Not a persuasive argument for the justices, but good for the media to hear.
The case is submitted. Court doesn't come back till May 9th which will be a decision day.
But I think they won't decide this case until July 3rd for max delay. And that decision will be 5-4 to remand the case back to DC, for additional delay.
I wish I had better news for you. Thanks anyway for following along with our national descent into madness.
I totally understand. I am a Canuck who lived in the USA from 1995-2003. I returned to home because I could see where the country was going. Now I’m relocating to Colombia because:
I cannot afford to live in my own country.
The medical system is being privatised. (My wife lost her doctor years ago and will never have another.)
Trudeau killed #ProportionalRepresentation and as a result, a hard right asshole (Poilievre) is likely to win a majority.
@GottaLaff
Not going to give up. I am unhappy about some things JT has not accomplished, PR being one of the biggest, but this is my country. @Greengordon@DrGeof
If politically motivated prosecutions are a legitimate concern, why are they not common at the state level with governors who do not enjoy the blanket immunity of the US President?
@potus In case you weren't paying attention, SCOTUS is pretty sure that you're now allowed to purge Congress until there's no quorum for impeachment and then clear the bench and install a bunch of 25 year old leftists for SCOTUS.
It would be helpful if your administration had any visible interest in this matter.
@GottaLaff By July 3rd, Trump may have already been convicted in the NY election interference/hush money case. Also, the Republican Natl Convention will be held on July 15th, just 12 days later. Okay, so a potentially convicted man who's still waiting to find out if he has absolute immunity will be "crowned" Republican presidential nominee. We're living in upside-down times.
@GottaLaff Actually it’s Easy! so to save our democracy Biden must have CIA “officially” assassinate Alito, Thomas (at least Ginni), Gorsuch and Roberts asap… by the time it’s exposed we’ll have a whole new court anyway but also it will be past the time Biden could be “impeached” Please hurry up and do it @potus !!

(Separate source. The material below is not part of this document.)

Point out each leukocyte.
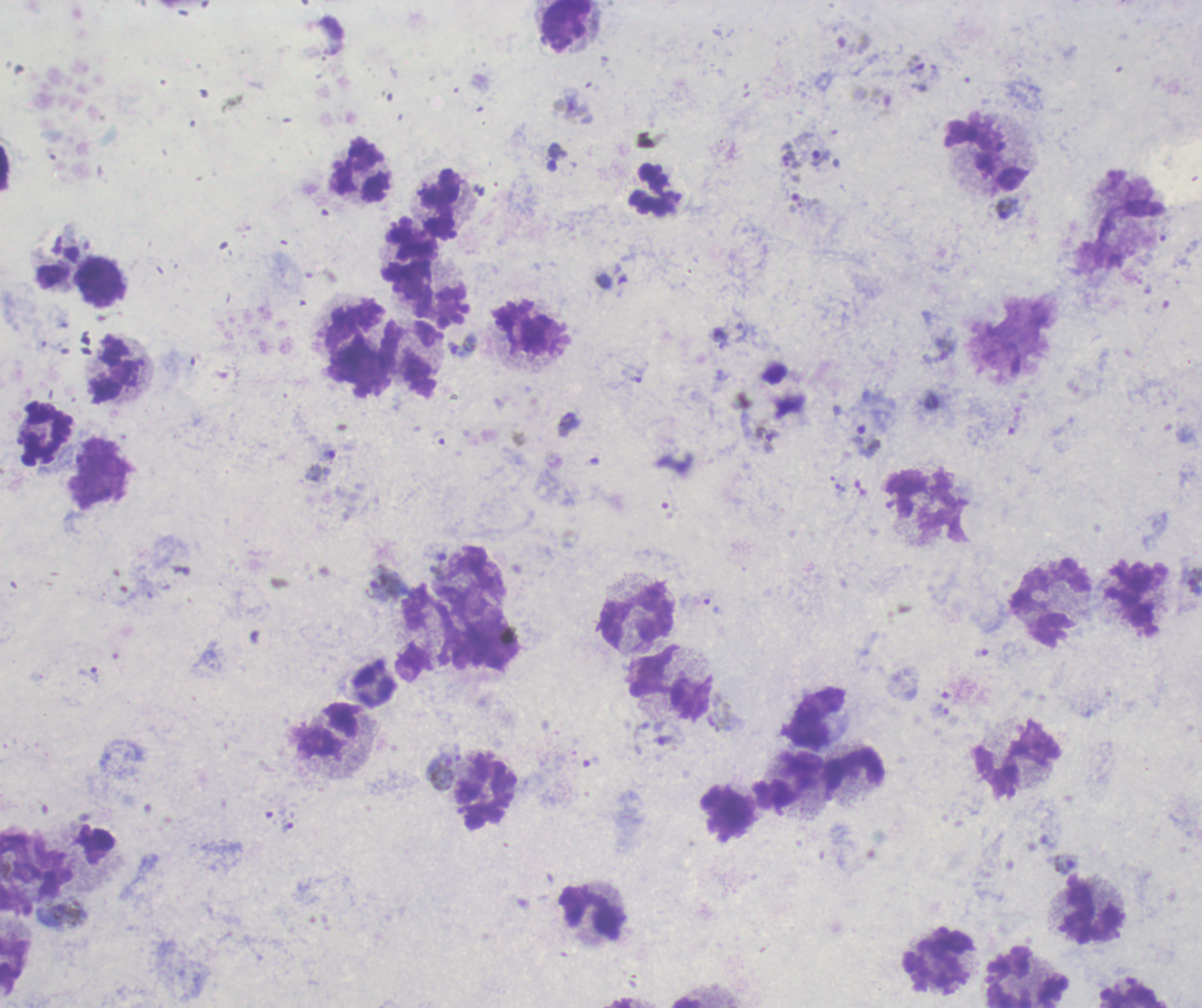
Approximate centers as [x, y] in pixels.
Leukocytes: [566, 25], [987, 154], [361, 174], [653, 190], [440, 205], [1118, 222], [411, 253], [100, 282], [428, 301], [352, 322], [528, 328], [410, 360], [361, 367], [115, 371], [47, 432], [100, 473], [927, 504], [1135, 598], [1050, 604], [636, 616], [671, 683], [374, 686], [817, 719], [328, 730], [1018, 758], [854, 770], [787, 780], [486, 791], [727, 812], [1091, 911], [593, 913], [937, 959], [14, 964], [1026, 978], [1133, 994].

@GottaLaff Reminded me of this quote from Ruth Bader Ginsberg:
"And when I'm sometimes asked when will there be enough [women on the Supreme Court]? And I say when there are nine, people are shocked. But there'd been nine men, and nobody's ever raised a question about that."
@GottaLaff I had to share this comments with my hubs, and he said "If women told men they were dumb more often..." and I said: "I tell you that all the time" and he said, "I know, and I'm still alive because of it!"
Well. 🤷🏻♀️ I guess if that's the case, we can just let Biden know he can stay regardless of the election outcome, also he can have TFG thrown in a deep dungeon ASAP as long as he can say it's "in the course of his duties."
@GottaLaff I am speechless. Alito may as well just say, “I am personally going to protect Donald Trump from prosecution or being held accountable.” His head is so far up Trump’s ass he can see his molars.
@GottaLaff affecting the outcome of an official proceeding by threatening to withhold votes is not the same as affecting the outcome of an official proceeding by threatening to hang Mike Pence.
@GottaLaff NFL
So it’s okay for a special prosecutor to go after anyone else in Congress for political reasons though? Why is just a President immune?
What makes something a political reason vs a legitimate concern? There needs to be a circuit breaker to protect the country against a rogue President. No one should have absolute power.
@GottaLaff #DonTheCon is the only person I know who has said he will go after former presidents and... execute them? I seem to remember him saying that somewhere but it's hard to keep up with it all. 😆
@GottaLaff That's ridiculous. There should be exemptions, not every law has to include him, that's ridiculous. "You jaywalked!" "Well, the law doesn't specifically say I can't, so carry on."